**Task details**
Exact copies of the lines below, from the one with "[Rezension]: Dark Queen – Kimberly Derting" up to and including the one with "The Lonely Lake", are what this calls for; leave out pictures.

**Record extracts**
• • •
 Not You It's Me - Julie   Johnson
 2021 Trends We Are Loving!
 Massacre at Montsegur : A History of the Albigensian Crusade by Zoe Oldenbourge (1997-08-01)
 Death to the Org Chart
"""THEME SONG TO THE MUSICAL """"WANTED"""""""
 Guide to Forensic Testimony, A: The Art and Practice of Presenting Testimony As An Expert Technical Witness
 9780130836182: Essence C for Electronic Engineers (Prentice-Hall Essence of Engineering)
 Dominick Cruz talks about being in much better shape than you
• • •
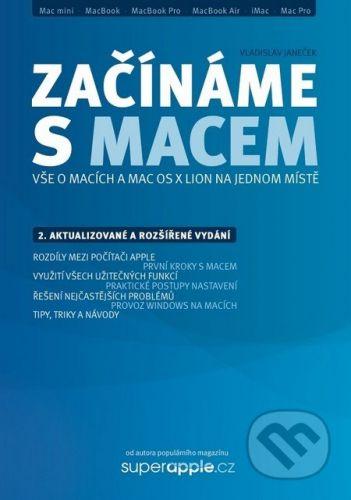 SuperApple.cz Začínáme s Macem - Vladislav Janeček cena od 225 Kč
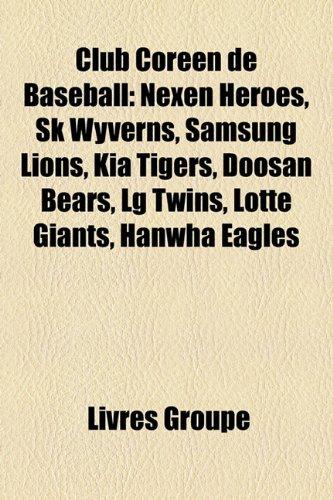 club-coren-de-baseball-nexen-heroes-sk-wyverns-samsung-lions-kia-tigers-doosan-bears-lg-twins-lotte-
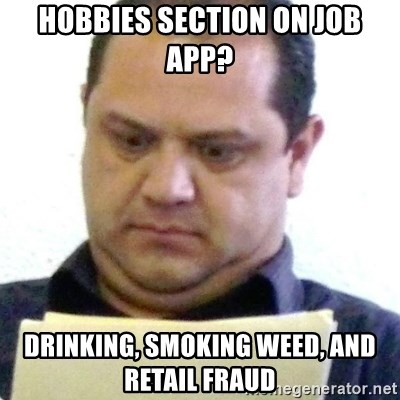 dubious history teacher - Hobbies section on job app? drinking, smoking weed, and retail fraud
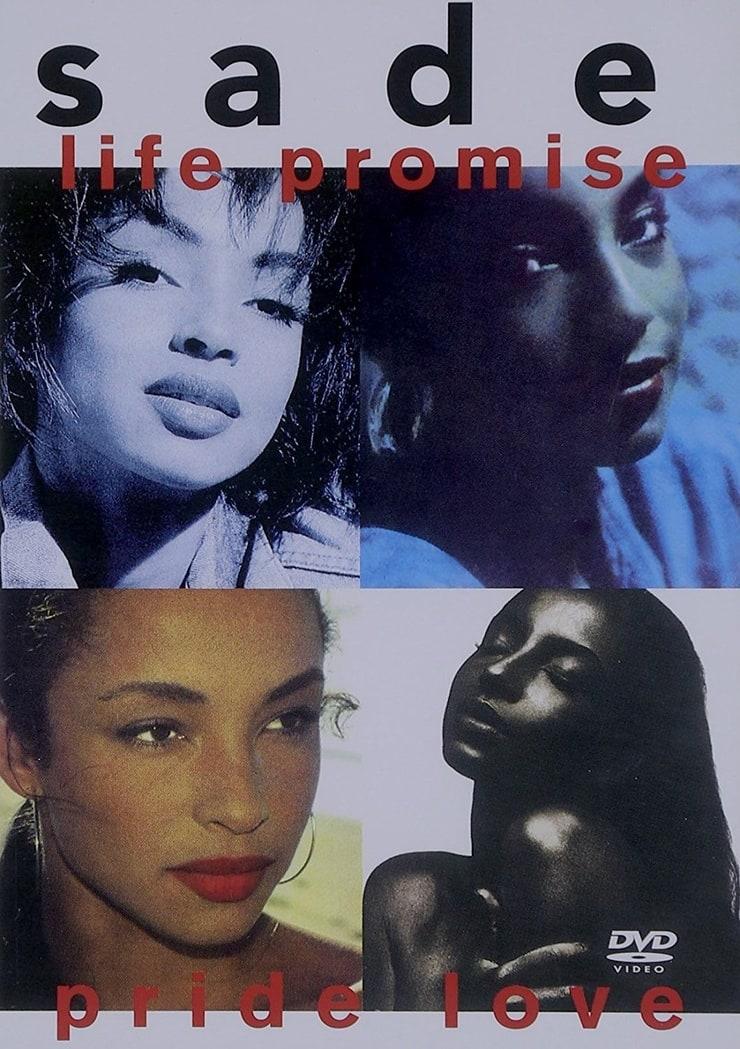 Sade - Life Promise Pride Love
• • •
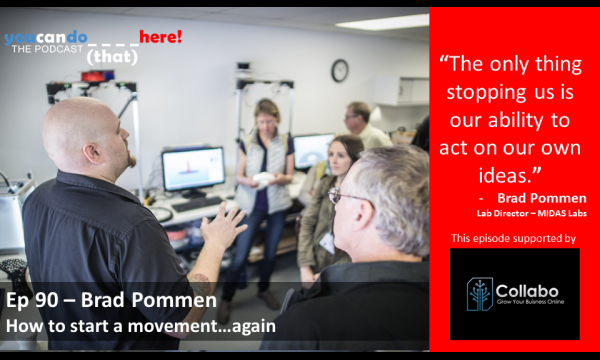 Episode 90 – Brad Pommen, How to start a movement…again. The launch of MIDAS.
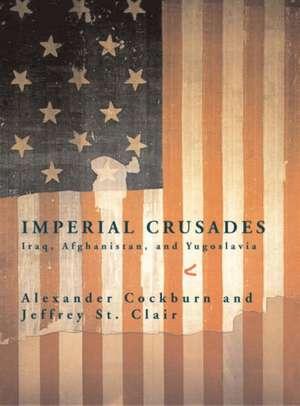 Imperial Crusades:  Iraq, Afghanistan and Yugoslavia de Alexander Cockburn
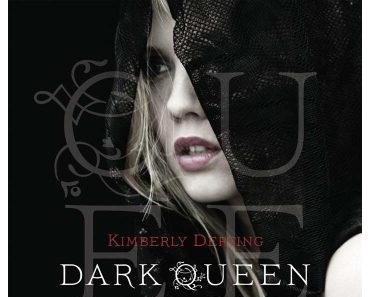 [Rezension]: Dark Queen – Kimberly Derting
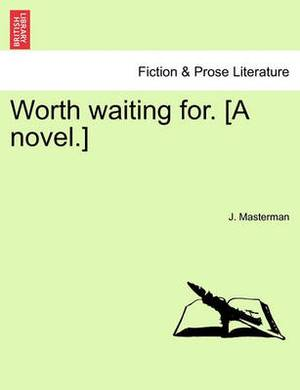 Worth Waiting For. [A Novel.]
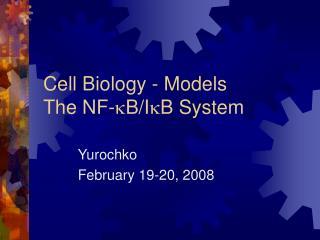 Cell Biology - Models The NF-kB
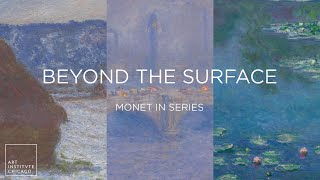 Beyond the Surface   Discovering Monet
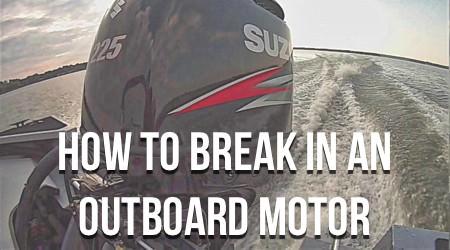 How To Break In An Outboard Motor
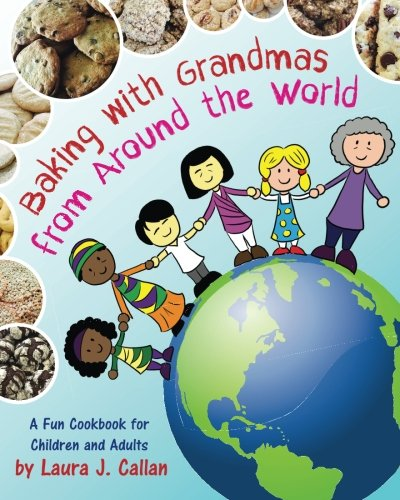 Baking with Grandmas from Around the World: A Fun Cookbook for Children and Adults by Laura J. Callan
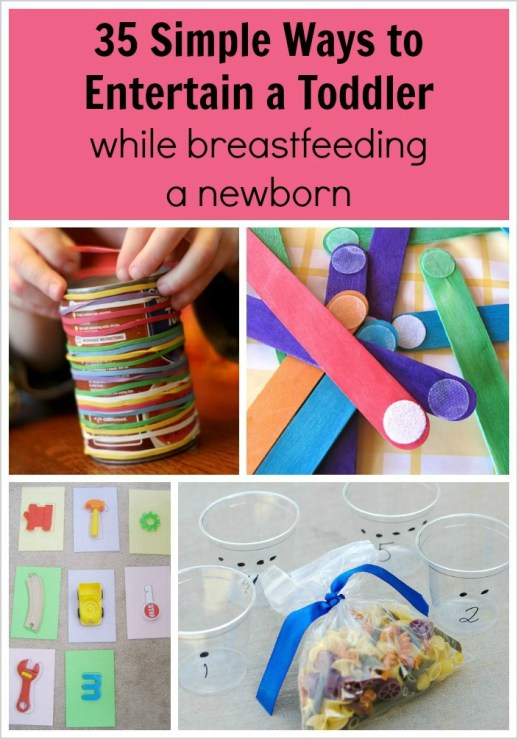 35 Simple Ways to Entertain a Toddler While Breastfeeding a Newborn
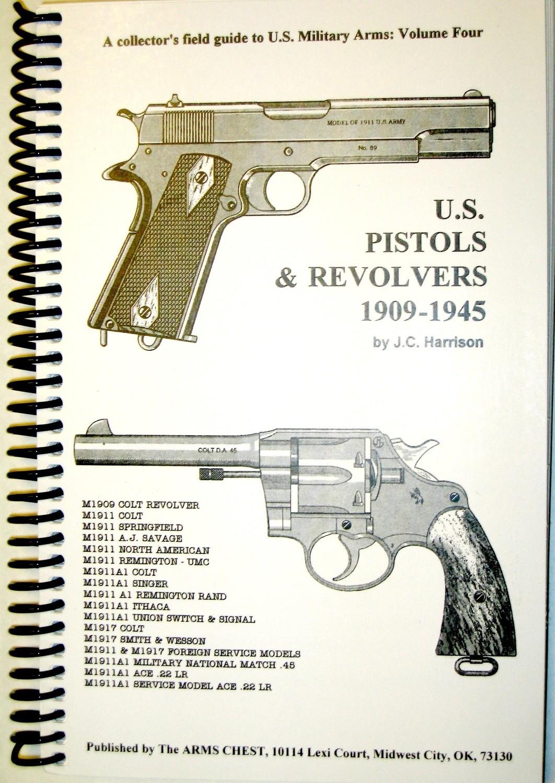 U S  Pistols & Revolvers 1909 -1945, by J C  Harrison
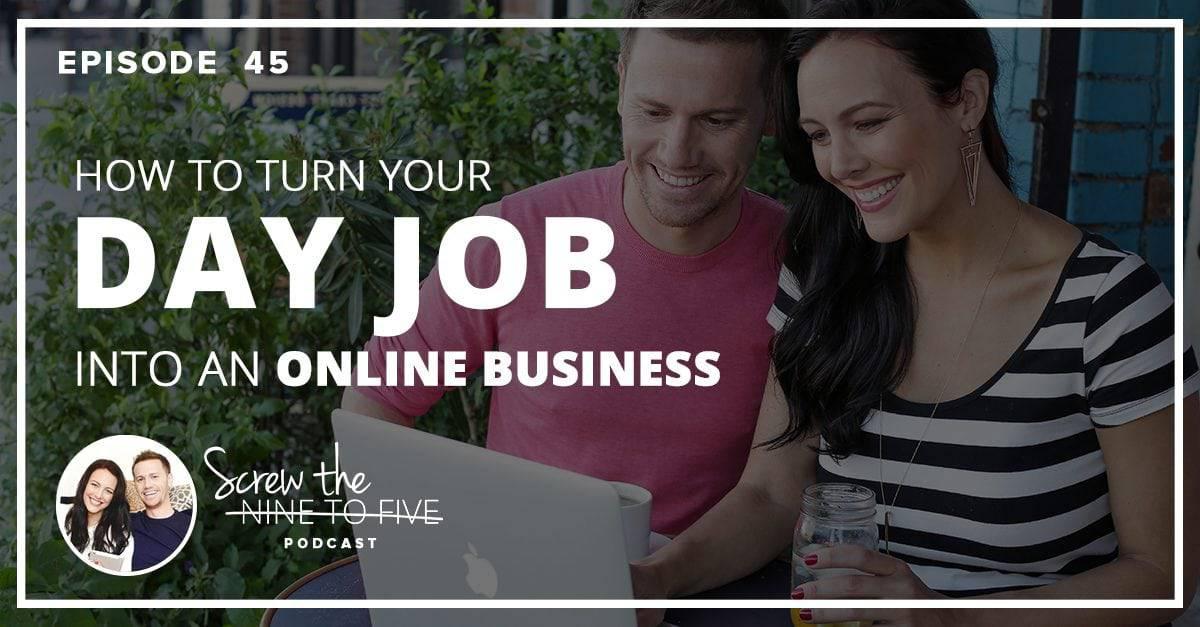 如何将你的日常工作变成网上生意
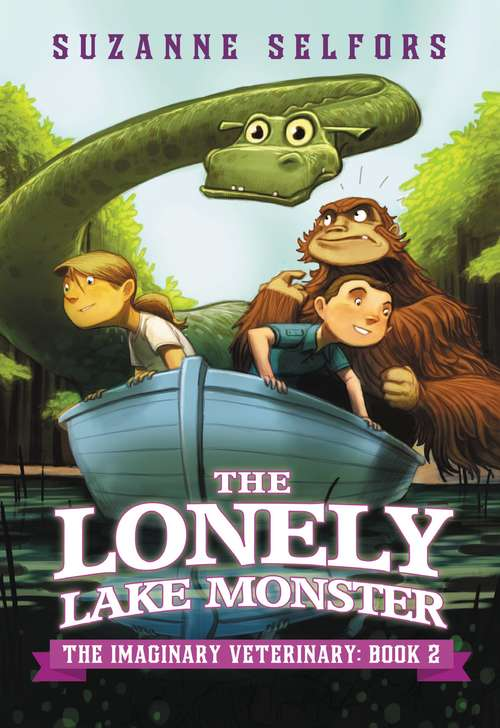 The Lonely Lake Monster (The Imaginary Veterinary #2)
• • •
**Exercise result**
 [Rezension]: Dark Queen – Kimberly Derting
 Worth Waiting For. [A Novel.]
 Cell Biology - Models The NF-kB
 Beyond the Surface   Discovering Monet
 How To Break In An Outboard Motor
 Baking with Grandmas from Around the World: A Fun Cookbook for Children and Adults by Laura J. Callan
 35 Simple Ways to Entertain a Toddler While Breastfeeding a Newborn
 U S  Pistols & Revolvers 1909 -1945, by J C  Harrison
 如何将你的日常工作变成网上生意
 The Lonely Lake Monster (The Imaginary Veterinary #2)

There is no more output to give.